From the 1st January 2018 Data Connect operates pre-employment screening checks that verifies an individual’s credentials. In addition, the screening process reveals important information about a candidate’s prior behaviour which can help Data Connect assess potential risk posed by the candidate. At a minimum, this includes a criminal record check.

Staff awareness and training

Data Connect gives staff appropriate support to help them manage data securely, including the technology they use. This includes relevant training and awareness as well as provision of the tools they need to effectively undertake their duties in ways that support the security of all systems.

Security Monitoring

Data Connect appropriately monitors the status of systems processing data and monitors user access to data and systems, including anomalous user activity.

Data Connect records user access to all systems. Where unexpected events or indications of a breach are detected, Data Connect has processes in place to act upon those events as necessary in an appropriate timeframe.

Data Connect do this to:

  • minimise the impact of a breach;
  • restore systems and services;
  • manage the incident appropriately; and
  • learn lessons for the future.

Response & Recovery

Data Connect has well-defined and tested incident management processes in place in case of a data or system breach. Data Connect also has mitigation processes in place that are designed to contain or limit the range of data or systems that could be compromised following a breach.

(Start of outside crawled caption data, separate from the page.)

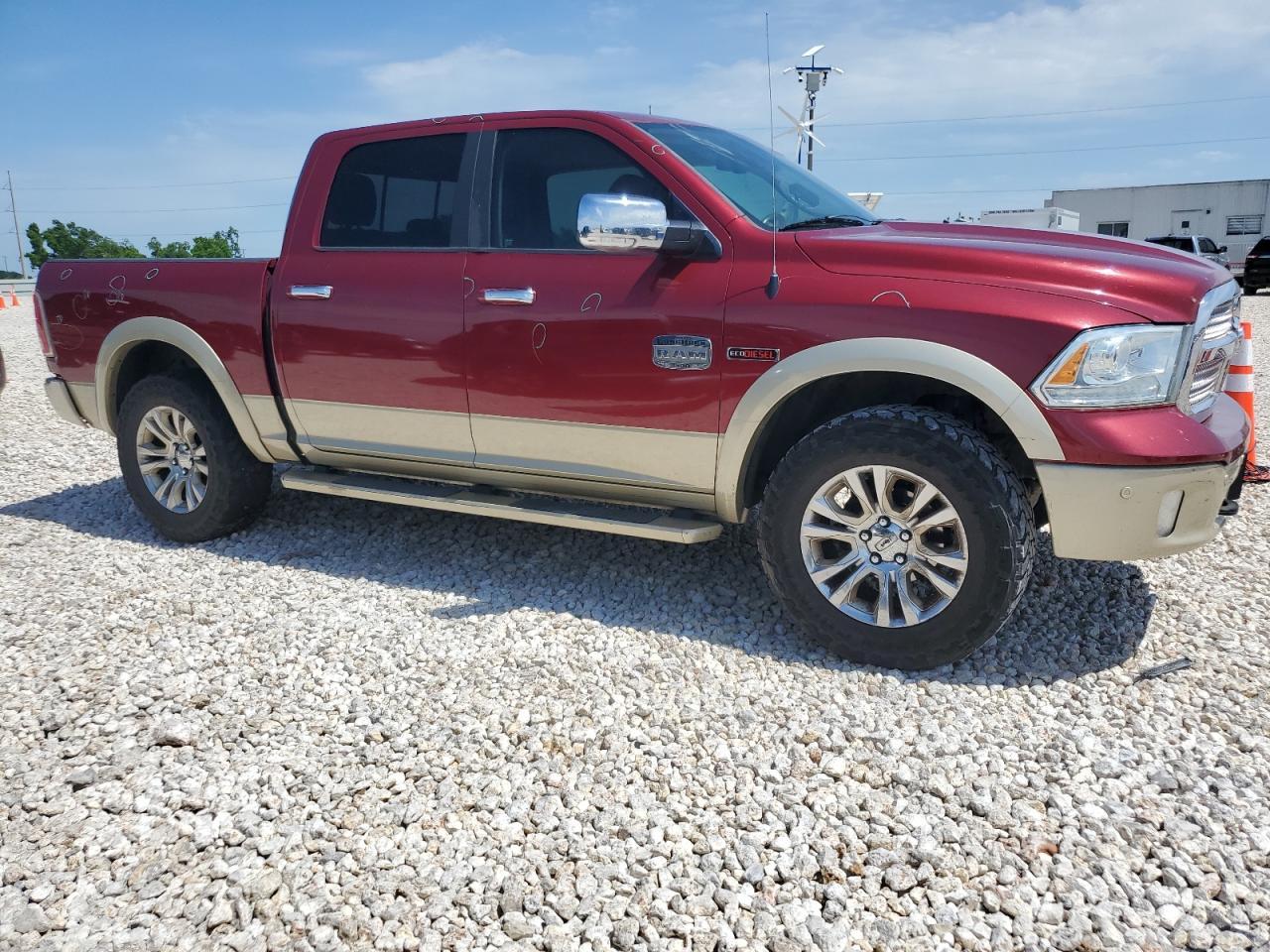 2014 RAM 1500 LONGH - Фото 4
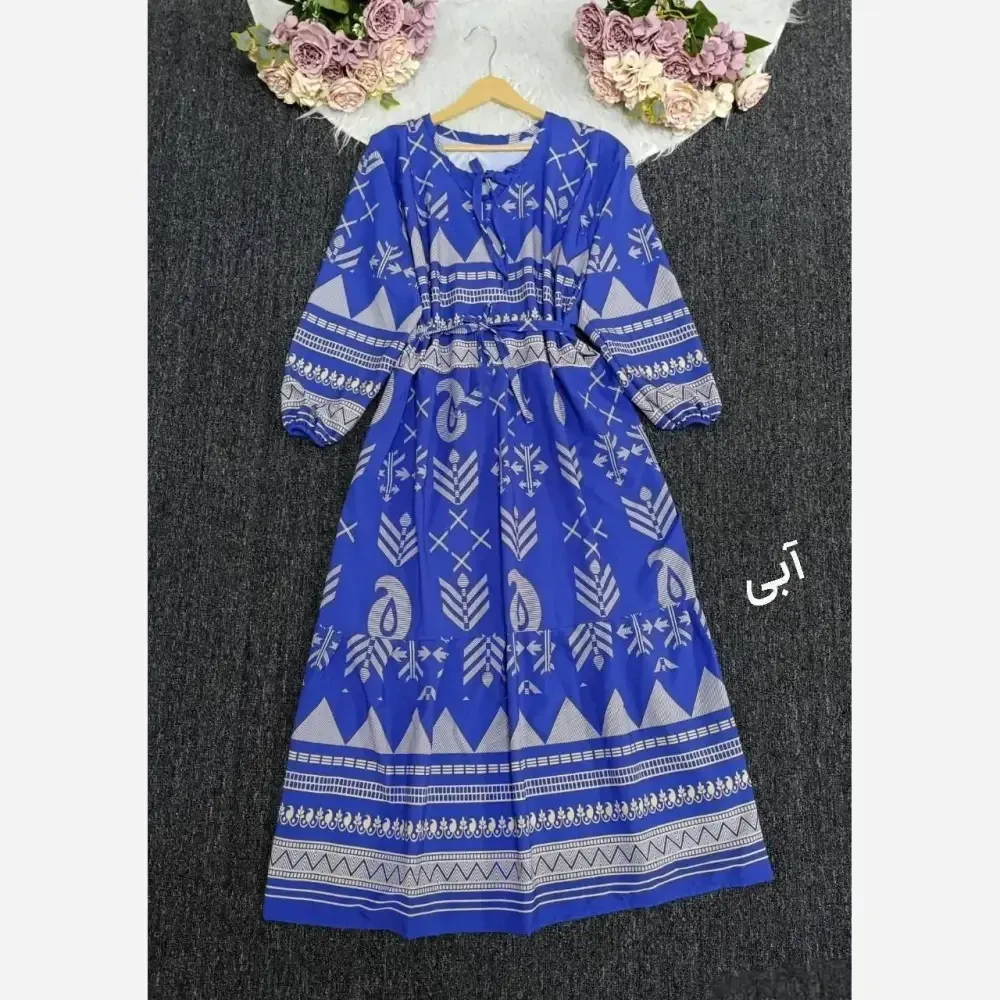 ساحلی بوگاتی ترانه 185 فری سایز (38-48) جنس بوگاتی درجه یک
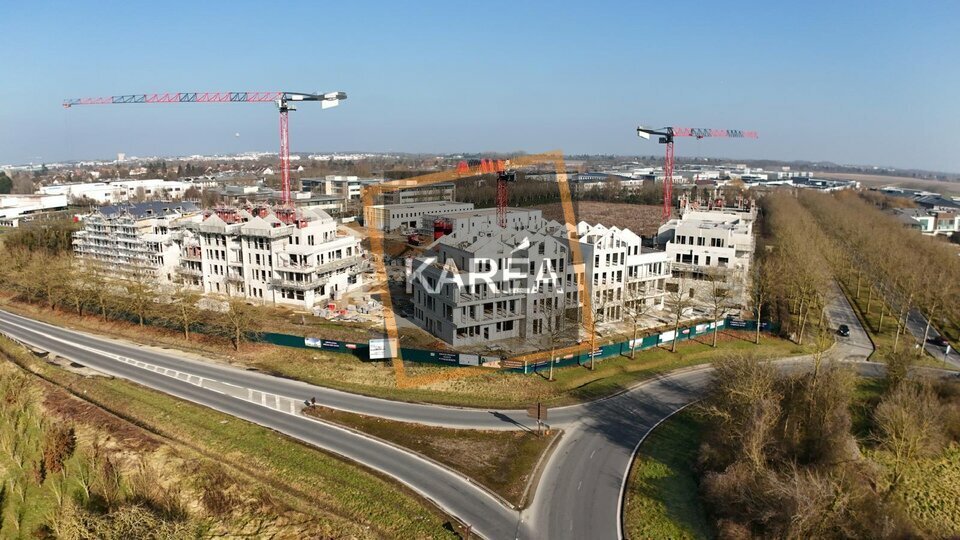KAREA VENTE-BUREAUX-SERRIS-77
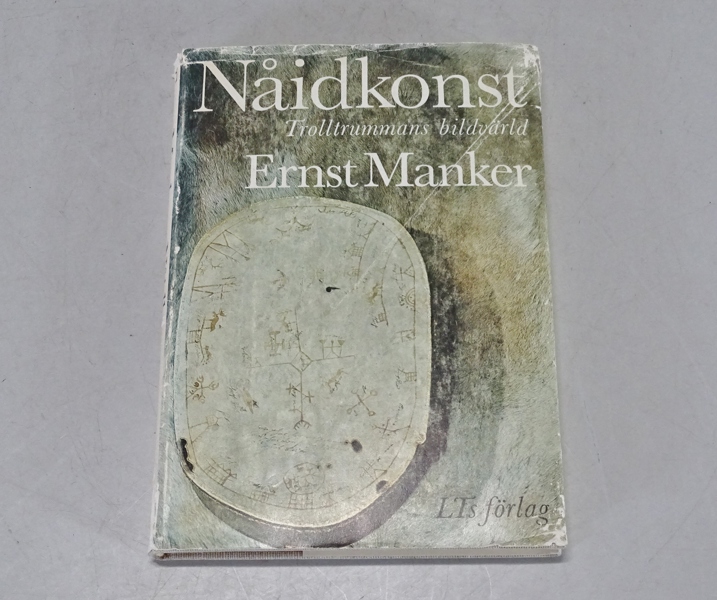 Bok, Nåidkonst, Ernst Manker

Where the loss or availability of data could cause harm, Data Connect has measures in place to ensure appropriate recovery. This includes maintaining (and securing) appropriate backups.

The supply chain

Data Connect understands and manages security risks that may arise as a result of using third parties such as data processors. This includes ensuring that they employ appropriate security measures.

In the case of data processors, Data Connect choose those that provide sufficient guarantees about their technical and organisational measures.